According to Forrester** social computing is:
“a social structure in which technology puts power in communities, not institutions”.
Consumer power is wreaking significant structural change in entire industries (traditional broadcasting and music), and changing how businesses communicate with consumers. User-generated content, increasingly captured and distributed on mobile digital devices at the point of inspiration, is a key way in which communities are created.
And again the emphasis is on social structures and interdependency, which I think implies community. Nothing about technology in the Wikipedia definition, and technology features in a supporting enabling role in the service of communities, creating the possibility for networks and communities to acquire power.

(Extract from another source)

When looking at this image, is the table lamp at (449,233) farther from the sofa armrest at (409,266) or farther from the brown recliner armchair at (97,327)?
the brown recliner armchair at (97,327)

Social networks can exist and function independently of technology, in which case they tend to be hidden and function out of sight. Social networking technologies make visible the networks of connections among people that are usually hidden in the real world.
Although the blog discussions about Enterprise 2.0 tend to include the social context of collaborative technologies, it seems to me that the details of what social dynamics typically look like, and what factors might influence these dynamics in the direction of creativity or destruction, are not given much attention.
There are many theorists and existing research studies that can shed light on these issues. Patience, mon ami. I am getting there (slowly, I do admit). It occurs to me that I need a big picture to map all the inter-linked topics underpinnning the arguements I am developing. My other half, John (responsible for all the images on this blog) is already on the case.
Weick says, "... relatively small units become eminently sensible as places to understand the major workings of organisations ... a minimalist approach to understanding organisations is a productive way to start".
Looking forward to the next post, I will try thinking about Weick's analysis of nine in relation to social networking dynamics. I am just thinking this through properly for the first time, so I might confuse and contradict myself. You have been warned :-)).